I contact Hilary Masin, co-founder of Sgaia Foods, which makes most of its products (“mheats”) from wheat and soya. She tells me that the company’s products contain more protein by the weight than chicken. This is good news for hungry vegans, but such claims about faux meats come with a catch. Plant proteins tend to be low in fat – and therefore also fat-soluble vitamins.

Nutritionist Alice Mackintosh agrees. “Meat and fish have the added benefit of containing other beneficial vitamins, minerals and healthy fats,” she says.“While seitan is a source of iron and calcium, it’s also low in omega-3 fats, iodine, zinc and vitamin B12.”

The most “natural” of the plant meats is, perhaps, tofu – made from soya and by far the least meat-like in taste and texture. “Tofu contains the complete range of amino acids,” says Travers. “But it’s controversial because soya is high in phytoestrogen, which can mimic the [female] growth hormone oestrogen.”

Mackintosh believes there’s an under-appreciated winner in the fake-meat race: tempeh. Like tofu, this Indonesian staple is also made from fermented soybeans but, unlike tofu, the whole bean is retained. “Tempeh is the best choice in terms of health, offering a complete protein source alongside fibre, minerals and vitamins,” she says. “Plus, it has safe levels of phytoestrogens. I still wouldn’t recommend tempeh as your only protein source. But, as far as meat replacements go, it’s the best choice.”

Fake It to Make It

If this dilemma feels familiar, that’s because we’ve been here before. Fears around saturated fat led to the renewed popularity of butter imitation spreads, made with vegetable oil; concerns about sugar birthed chemical sweeteners such as sucralose. “I think that sometimes people become so concerned about not eating particular foods that they end up eating something less natural,” says Travers. The reduced traffic in the meat aisle appears to be the latest iteration of exactly that.

Sugar is perhaps the closest analogy. A moderate intake won’t hurt you; too much of it will. A chemically sweetened snack bar is harmless; relying on them as a dietary prop, not so much. And accepting that not everything requires sweetening? That seems to be a sensible strategy.

Likewise, not every meal needs to be built around a hunk of flesh. A growing body of evidence suggests we should rely more on wholefood plants for protein; pulses, grains, nuts and green vegetables are good sources, too. According to the British Dietetic Association, increasing our consumption of plants and moderating our meat intake could help us lose weight and reduce our risk of diabetes, thyroid problems, heart disease and, in particular, bowel and prostate cancer.
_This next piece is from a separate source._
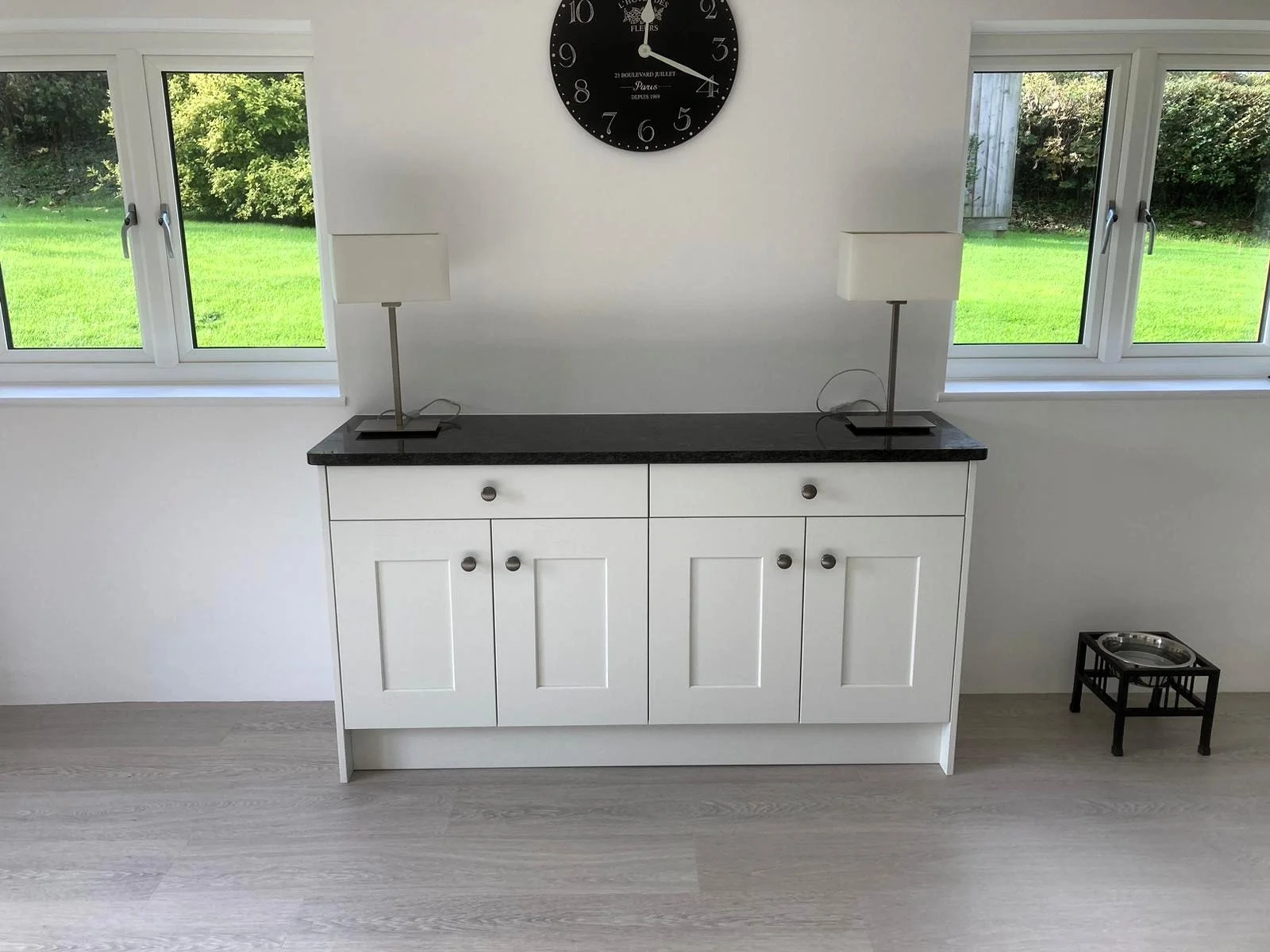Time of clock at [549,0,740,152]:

“It is definitely possible to replace meat with a variety of plants,” says Travers.“You just need to make sure you’re doing it smartly. There are some nutrients, such as vitamin B12, that we can only get from animal products, so vegans need to supplement. It’s a case of doing your research.” After all, it isn’t a plant-, meat-or seitan-based diet that does you good –it’s a consciously balanced one.

Vegan junk foods, meanwhile, are going nowhere but up. “People find it hard to let go of things they’re used to eating,” says Sgaia Foods’ co-founder Masin. “[Meat-eaters] might buy a steak from a butcher for a special dinner, and I feel like that’s missing from the vegan community.”
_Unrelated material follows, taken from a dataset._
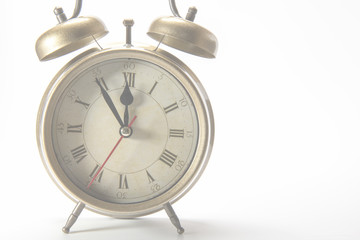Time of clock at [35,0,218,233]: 11:54
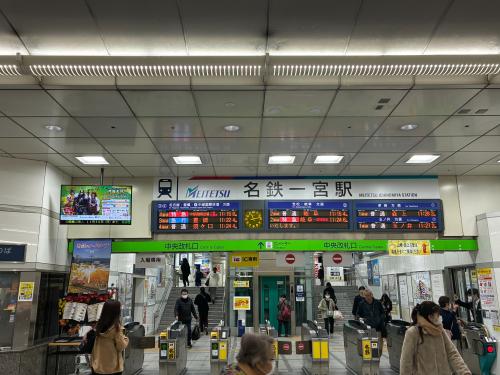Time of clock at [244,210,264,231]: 11:13
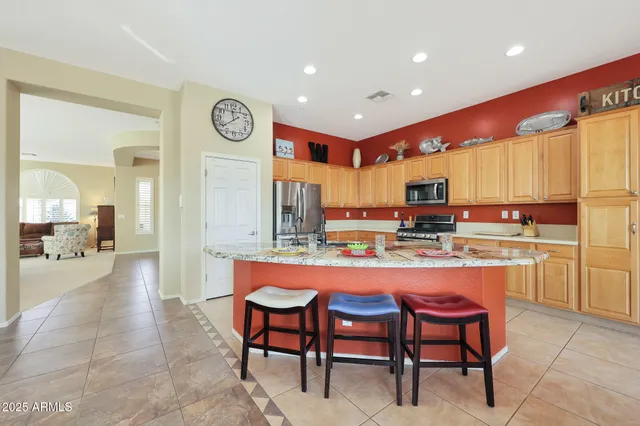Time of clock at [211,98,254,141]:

In Shoreditch, CookDaily’s King Cook has a similar message. “I’ve been used to chicken for so long that now and again I want a good, deep-fried vegan chicken. Vegan sausages are OK on their own, but in a nice stew, you can’t tell the difference from meat. Vegan cheese by itself is... meh. Put it in lasagna and it’s lovely. If you’re creative, you can’t tell.”

For most people, replacing meat with processed alternatives won’t be as simple as a straight swap. Just as it would be inadvisable to eat beef for breakfast, lunch and dinner, the same applies to seitan. The answer to more nutritious, integrated eating may be to use meat alternatives alongside what is already in your dietary arsenal. Instead of shunning all animal products or writing off veganism, why not enjoy the best of both worlds? Vegan chicken may not measure up to the real thing, but that’s no reason to dismiss those working to make the movement go down easier. And in the meantime? An extra side of greens wouldn’t go amiss.